PHYSICS

Electricity and magnetism are two sides of the same force.

Move a magnet through a coil of wire and you make electricity. Move electrons in a wire and you make a magnet.

2 min read
Electricity and magnetism are two sides of the same force.
THE FULL STORY

For most of history, electricity and magnetism seemed like different things. Lightning and lodestones weren’t obviously related. Then in the 1800s, scientists like Hans Christian Ørsted, Michael Faraday, and James Clerk Maxwell discovered something incredible: they’re really the same force, just showing up in different ways.

When electric charges move, they create a magnetic field. When a magnetic field moves, it creates an electric current.
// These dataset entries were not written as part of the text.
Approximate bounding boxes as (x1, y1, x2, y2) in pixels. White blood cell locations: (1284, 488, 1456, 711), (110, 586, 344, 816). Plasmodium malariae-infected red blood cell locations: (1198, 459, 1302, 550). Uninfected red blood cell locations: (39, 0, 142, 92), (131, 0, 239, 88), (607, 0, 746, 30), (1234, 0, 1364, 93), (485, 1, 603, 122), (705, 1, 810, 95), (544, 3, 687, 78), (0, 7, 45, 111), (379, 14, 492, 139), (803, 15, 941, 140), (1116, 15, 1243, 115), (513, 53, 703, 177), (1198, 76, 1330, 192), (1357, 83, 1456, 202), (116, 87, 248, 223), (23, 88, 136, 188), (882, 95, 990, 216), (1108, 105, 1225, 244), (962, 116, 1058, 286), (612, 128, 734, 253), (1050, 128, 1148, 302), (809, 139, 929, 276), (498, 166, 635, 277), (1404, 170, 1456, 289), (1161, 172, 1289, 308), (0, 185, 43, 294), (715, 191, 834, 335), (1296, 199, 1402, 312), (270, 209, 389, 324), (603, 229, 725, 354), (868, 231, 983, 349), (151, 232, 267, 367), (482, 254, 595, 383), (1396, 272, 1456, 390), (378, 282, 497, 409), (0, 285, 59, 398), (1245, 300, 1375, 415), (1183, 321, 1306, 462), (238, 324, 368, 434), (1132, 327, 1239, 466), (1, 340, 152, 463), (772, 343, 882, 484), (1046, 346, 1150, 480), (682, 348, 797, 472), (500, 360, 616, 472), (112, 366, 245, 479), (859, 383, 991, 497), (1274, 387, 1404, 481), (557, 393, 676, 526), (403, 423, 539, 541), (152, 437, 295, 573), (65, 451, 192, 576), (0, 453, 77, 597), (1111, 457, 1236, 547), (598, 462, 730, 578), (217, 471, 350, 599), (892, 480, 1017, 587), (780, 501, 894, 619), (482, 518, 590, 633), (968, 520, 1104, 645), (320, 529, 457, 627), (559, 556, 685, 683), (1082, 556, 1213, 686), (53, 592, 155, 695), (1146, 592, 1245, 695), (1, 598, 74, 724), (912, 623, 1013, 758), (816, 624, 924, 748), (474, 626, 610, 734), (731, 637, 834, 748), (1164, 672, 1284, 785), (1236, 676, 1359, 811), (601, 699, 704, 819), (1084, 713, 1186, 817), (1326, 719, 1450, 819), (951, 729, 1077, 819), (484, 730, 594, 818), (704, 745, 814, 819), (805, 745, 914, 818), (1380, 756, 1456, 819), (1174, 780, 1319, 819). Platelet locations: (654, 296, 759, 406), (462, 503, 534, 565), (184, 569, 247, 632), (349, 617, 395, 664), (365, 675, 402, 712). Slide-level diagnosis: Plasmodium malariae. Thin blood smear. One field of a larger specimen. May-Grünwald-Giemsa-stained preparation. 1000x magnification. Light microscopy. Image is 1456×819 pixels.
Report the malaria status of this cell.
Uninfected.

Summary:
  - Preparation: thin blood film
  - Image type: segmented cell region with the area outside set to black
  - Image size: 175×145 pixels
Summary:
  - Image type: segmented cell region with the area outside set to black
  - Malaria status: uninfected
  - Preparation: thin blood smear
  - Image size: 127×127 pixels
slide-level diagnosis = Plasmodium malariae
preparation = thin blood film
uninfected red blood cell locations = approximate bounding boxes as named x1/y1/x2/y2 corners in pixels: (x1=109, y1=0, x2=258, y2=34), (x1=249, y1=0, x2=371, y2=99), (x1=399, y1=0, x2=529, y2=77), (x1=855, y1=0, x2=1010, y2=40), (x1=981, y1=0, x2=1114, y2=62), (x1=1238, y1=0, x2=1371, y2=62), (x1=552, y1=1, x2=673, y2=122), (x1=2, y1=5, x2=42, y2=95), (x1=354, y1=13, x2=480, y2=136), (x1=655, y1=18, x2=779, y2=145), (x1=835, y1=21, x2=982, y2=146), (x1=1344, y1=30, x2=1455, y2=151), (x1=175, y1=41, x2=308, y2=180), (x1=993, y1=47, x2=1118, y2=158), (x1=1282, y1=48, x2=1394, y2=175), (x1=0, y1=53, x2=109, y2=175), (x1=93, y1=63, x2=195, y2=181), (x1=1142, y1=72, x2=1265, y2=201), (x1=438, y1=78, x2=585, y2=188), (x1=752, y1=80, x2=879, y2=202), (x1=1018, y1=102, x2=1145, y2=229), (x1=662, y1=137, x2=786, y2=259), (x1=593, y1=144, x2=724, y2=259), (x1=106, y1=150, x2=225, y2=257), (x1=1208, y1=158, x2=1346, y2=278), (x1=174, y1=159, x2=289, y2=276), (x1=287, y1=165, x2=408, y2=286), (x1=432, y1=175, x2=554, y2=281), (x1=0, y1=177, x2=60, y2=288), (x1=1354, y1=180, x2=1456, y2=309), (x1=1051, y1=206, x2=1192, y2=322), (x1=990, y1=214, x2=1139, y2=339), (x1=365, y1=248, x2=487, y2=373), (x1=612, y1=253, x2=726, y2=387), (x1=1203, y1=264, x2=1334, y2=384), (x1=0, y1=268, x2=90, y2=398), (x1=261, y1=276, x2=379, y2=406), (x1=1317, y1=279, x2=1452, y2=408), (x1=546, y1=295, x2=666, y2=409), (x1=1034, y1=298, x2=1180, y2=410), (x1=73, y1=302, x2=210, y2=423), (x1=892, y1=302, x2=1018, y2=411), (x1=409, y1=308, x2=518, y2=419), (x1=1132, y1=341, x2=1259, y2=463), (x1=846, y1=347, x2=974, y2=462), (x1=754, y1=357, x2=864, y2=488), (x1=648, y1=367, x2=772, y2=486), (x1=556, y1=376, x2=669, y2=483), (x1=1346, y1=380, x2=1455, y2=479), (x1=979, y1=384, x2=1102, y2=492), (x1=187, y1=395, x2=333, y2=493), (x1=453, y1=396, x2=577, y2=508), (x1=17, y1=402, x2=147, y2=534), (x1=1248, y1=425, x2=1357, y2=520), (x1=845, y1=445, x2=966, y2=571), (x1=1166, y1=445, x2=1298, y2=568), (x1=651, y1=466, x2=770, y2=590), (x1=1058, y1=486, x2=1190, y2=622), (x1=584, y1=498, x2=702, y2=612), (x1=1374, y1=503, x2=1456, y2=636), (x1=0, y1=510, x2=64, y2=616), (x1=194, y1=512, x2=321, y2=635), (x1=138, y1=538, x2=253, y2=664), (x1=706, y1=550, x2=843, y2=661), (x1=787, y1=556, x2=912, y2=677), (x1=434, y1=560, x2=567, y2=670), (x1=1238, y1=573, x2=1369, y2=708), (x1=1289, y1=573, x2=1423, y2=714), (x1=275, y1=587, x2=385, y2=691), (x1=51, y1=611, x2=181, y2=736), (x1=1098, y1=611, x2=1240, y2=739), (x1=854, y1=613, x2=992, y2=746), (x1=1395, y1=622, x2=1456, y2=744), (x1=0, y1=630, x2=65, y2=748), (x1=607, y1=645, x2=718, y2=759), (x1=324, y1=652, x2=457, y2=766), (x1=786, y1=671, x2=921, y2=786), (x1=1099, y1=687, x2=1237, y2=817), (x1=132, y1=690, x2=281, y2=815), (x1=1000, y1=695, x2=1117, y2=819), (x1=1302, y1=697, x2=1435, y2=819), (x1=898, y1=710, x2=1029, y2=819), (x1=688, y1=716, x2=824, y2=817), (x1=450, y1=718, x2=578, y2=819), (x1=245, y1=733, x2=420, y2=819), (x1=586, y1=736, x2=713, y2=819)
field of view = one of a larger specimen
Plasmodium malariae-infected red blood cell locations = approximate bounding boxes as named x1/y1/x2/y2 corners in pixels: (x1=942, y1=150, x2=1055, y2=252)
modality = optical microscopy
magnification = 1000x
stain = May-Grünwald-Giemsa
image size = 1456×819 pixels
The two are completely tangled together, and physicists now call them a single force: electromagnetism.

This discovery built modern civilization. Every electric motor - in cars, fans, washing machines - converts electric current into magnetism, which moves the motor. Every generator - at hydroelectric dams, in your car alternator - does the reverse: moving magnets create electric current. Speakers turn varying electrical signals into vibrating magnetism. Microphones do the reverse. Radio waves are electromagnetic. Wi-Fi is electromagnetic. Light itself is an electromagnetic wave. Almost every piece of modern technology runs on the dance between electricity and magnetism.